- PASSAGE TO READ:
That's fair. No worries.
 
Mendalla: "Have your views changed with age, experience, and so on?"

As a minister, I have performed innumerable funeral and memorial services and made sure I created the best possible service to launch the bereaved on as healthy a grief process as possible. People later thanked me for my empathy and my efforts to make the sanctuary a modern art gallery of photos and memorabilia for their loved one. I assumed that my close encounter with death, often holding the hand of the dying as they slipped away, would be invaluable for coping with the death of my own parents. I was wrong!

Dad was my Mom's caregiver. Her mind and mobility were greatly affected by a series of strokes and she was helpless without Dad. So imagine my horror when I was awakened by my brother's 2 AM call to tell me that Dad had experienced a ruptured artery and wasn't expected to survive until morning. Providentially, right before he fell to the floor, my cousin Dolores dropped by to make sure they were all right and she stayed with Mom until my brother and I could get to Kelowna. Dad died in November and I felt intense remorse that I had not called him mcu in recent months and had cancelled at planned visit that Fall because I was badly burned out from my busy pastoral ministry.

Both my brother and I had a psychologically convincing lucid dream in which at around the same time we were both aware of Dad's loving presence, though he didn't speak to either of us. Both dreams were set just outside Winnipeg's Via train depot. My brother found himself in the giant warehouse by the depot where he powerfully sensed Dad's loving presence. Mine occurred as Dad and I were walking outside this depot and then continued walking down St. Mary's Road. What started as an ordinary dream suddenly became lucid as I realized I was lying in bed and that this really was Dad! He was experiencing me as his little boy again and picked me up in his arms, an act that made me uncomfortable in mu dream. My brother's dream was also lucid. The relative simultaneity of our dreams struck us both as beyond coincidence. As a doctor, my brother had previously dismissed such afterdeath contact as illusory, but his lucid dream of Dad changed is mind. I am often haunted by the question of whether my contact was merely an expression of wishful thinking. I have since had a dream of Dad conversing with me, but when I awakened, I knew it was just a dream. It lacked the psychological certainty of my lucid dream.

- TASKS AND EXERCISES:
- A) Which family members of the writer are mentioned in the passage about the father's death and the lucid dreams?
- B) Print the part of the passage about the father's death, starting with "Dad was my Mom's" and going on through "busy pastoral ministry.".
- C) What comes next in the passage about the father's death and the lucid dreams? Continue it from the point where it stops.

- DATASET:
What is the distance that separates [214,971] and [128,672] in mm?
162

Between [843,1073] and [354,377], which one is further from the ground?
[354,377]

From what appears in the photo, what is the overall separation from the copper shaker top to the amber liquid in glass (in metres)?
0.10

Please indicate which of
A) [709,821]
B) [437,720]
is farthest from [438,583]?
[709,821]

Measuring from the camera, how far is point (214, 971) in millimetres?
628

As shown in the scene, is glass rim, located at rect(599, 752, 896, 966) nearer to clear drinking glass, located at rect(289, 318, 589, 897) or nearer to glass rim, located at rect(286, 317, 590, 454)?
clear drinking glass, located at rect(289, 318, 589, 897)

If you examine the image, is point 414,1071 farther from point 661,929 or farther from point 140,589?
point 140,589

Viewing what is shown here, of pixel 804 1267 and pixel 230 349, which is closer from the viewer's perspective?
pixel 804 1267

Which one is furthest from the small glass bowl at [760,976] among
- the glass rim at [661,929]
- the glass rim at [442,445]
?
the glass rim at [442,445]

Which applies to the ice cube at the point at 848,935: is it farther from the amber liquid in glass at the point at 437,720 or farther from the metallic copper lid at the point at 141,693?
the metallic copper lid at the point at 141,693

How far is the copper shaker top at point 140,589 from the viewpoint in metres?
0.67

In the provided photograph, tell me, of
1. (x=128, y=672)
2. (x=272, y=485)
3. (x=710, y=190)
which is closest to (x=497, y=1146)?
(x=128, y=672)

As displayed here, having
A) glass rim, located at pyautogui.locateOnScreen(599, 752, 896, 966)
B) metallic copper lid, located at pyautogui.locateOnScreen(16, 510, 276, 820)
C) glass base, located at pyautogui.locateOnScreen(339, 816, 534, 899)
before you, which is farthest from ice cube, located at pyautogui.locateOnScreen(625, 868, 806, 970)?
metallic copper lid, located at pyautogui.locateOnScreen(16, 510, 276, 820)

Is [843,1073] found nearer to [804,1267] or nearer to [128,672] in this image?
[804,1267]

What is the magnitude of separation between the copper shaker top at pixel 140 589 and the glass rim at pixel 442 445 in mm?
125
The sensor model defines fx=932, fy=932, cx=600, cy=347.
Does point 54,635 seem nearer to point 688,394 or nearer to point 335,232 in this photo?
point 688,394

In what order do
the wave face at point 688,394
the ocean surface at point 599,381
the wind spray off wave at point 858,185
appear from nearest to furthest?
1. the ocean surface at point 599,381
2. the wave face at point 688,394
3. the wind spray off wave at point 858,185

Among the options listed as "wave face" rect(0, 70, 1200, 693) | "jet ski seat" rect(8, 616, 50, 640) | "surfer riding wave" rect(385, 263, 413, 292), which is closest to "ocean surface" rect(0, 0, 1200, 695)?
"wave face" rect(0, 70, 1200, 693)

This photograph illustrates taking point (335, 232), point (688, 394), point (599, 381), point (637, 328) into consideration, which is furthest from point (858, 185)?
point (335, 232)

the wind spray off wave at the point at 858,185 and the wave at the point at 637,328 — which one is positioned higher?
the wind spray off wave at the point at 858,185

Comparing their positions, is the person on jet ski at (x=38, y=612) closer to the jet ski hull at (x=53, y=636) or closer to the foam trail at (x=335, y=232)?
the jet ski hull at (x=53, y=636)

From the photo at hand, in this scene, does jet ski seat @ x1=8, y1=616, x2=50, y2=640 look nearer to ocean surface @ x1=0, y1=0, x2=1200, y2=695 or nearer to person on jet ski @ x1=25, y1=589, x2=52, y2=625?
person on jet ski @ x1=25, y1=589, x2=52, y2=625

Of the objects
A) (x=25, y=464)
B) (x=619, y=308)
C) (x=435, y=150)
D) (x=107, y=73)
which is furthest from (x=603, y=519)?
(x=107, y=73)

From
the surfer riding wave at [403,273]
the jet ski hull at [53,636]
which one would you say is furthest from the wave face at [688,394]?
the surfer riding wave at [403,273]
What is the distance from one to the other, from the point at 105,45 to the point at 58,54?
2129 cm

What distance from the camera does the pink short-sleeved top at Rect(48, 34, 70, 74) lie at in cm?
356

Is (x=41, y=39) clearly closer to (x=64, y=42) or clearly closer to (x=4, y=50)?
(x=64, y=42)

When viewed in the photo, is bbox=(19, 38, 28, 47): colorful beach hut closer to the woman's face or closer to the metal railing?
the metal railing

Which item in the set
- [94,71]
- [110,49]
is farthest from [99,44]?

- ANSWERS TO THE PROBLEMS:
- A) Dad, Mom, the brother, and cousin Dolores.

- B)
Dad was my Mom's caregiver. Her mind and mobility were greatly affected by a series of strokes and she was helpless without Dad. So imagine my horror when I was awakened by my brother's 2 AM call to tell me that Dad had experienced a ruptured artery and wasn't expected to survive until morning. Providentially, right before he fell to the floor, my cousin Dolores dropped by to make sure they were all right and she stayed with Mom until my brother and I could get to Kelowna. Dad died in November and I felt intense remorse that I had not called him mcu in recent months and had cancelled at planned visit that Fall because I was badly burned out from my busy pastoral ministry.

- C)
The worst moment in my life was my deathbed vigil in Mom's nursing home. Her strokes had affected her mind so that she didn't even realize that the corpse in the coffin was that of my Dad! She was virtually deaf and so could not hear people talking to her. She was basically warehoused in that Kelowna nursing home. When I had visited her previously in the nursing home, I had to shout to get her to understand me. I showed her a large photo album of Dad and my family, but she didn't seem to recognize them. At her deathbed, I poured out my heart, expressing my love to her as I held her hand, but didn't get the hoped for squeeze of acknowledgement. Attending nurses reminded me of what I used to say to the bereaved, that hearing is the last sense lost by the dying and that Mom could hear me. Sadly, I was not convinced and that doubt tore me up so much that I had to leave for a couple of hours before returning. Thankfully, she died when I left for my hotel. Mom had always warned us never to put her in a nursing home, but we had no choice. My brother and I performed the memorial service in the funeral home. It saddens me that my faith did nothing to ease my grief as Mom died.
 
I find that deathbed moments of appropriately aged parents are peaceful, and strangely unique. The "about to die" often seem to have distinct preferences as to whom they would like to die in the presence of.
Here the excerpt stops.